Mirabilis facepalms. "Yes, an attempt--but your attempts tend to not be successful."

The pixies continue quietly bickering as Cor'lana writes.

Just when one might prefer quiet writing... well, semi-quiet writing, at the least... attempts are interrupted by a knock upon the door. Verna does not mind that the 'Lord' of the house may be absent (not that she would object were he present), as it is the Lady she seeks. She arrives in the sundress to which she appears to have developed some attachment, as well as bearing a small basket of gifts: some home-baked tarts (not by herself) and a familiar jar of snacks.

The pixies react first to the knocking, Cor'lana apparently so invested in her scrawling that she either doesn't hear it right away or doesn't want to dignify it with a response, her brows knit together in concentration. "I'll go check, Lady Lúpecyll," Mirabilis replies.

"Me too!" Lily-of-the-Valley says, and the two pixies fly over to the door, peeking out of a peeping hole to see...

"It's Verna," Mirabilis says. "With gifts, it looks like."

Cor'lana nods, and she closes the journal, setting it down on the coffee table. "I'll let her in," she says.
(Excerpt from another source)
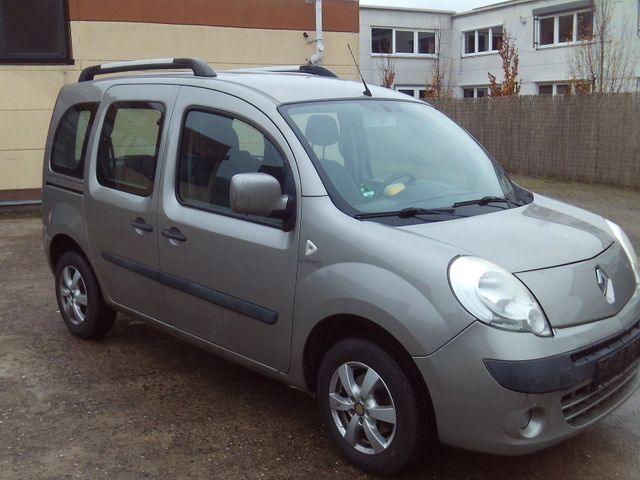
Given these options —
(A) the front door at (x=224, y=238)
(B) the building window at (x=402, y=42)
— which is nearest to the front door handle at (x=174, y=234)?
(A) the front door at (x=224, y=238)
And when the front door opens, what's waiting for Verna on the other side is a woman who certainly looks like someone befitting of the words "Cor'lana Lúpecyll, child of the Feathered One", wearing a finely embroidered purple gown with white feathers set into her long sleeves and skirt. Her wavy hair tumbles down, and her violet eyes are free of glasses. It's an appearance that seems a little... much, for someone just sitting at home, but perhaps Verna doesn't catch onto that. "Verna," she says with a smile. "Come on in, please."

Verna could be considered more fancifully dressed than her norm, as well. Or would it be more casual? Arguments could be made for either. "Cor'lana, you look well." Verna accepts the invitation and enters, only now looking to the pixies and offering a polite smile. "I hope that I do not interrupt. I brought tea and snacks."

Cor'lana makes a gesture with her hand, and the door closes and locks behind Verna. "Well, thank you for bringing them," she says. "Telamon and I won't say no to more food, nor more tea. And no, you weren't interrupting anything--Tel's off at his meeting, and I was just writing. Nothing that can't be saved for later."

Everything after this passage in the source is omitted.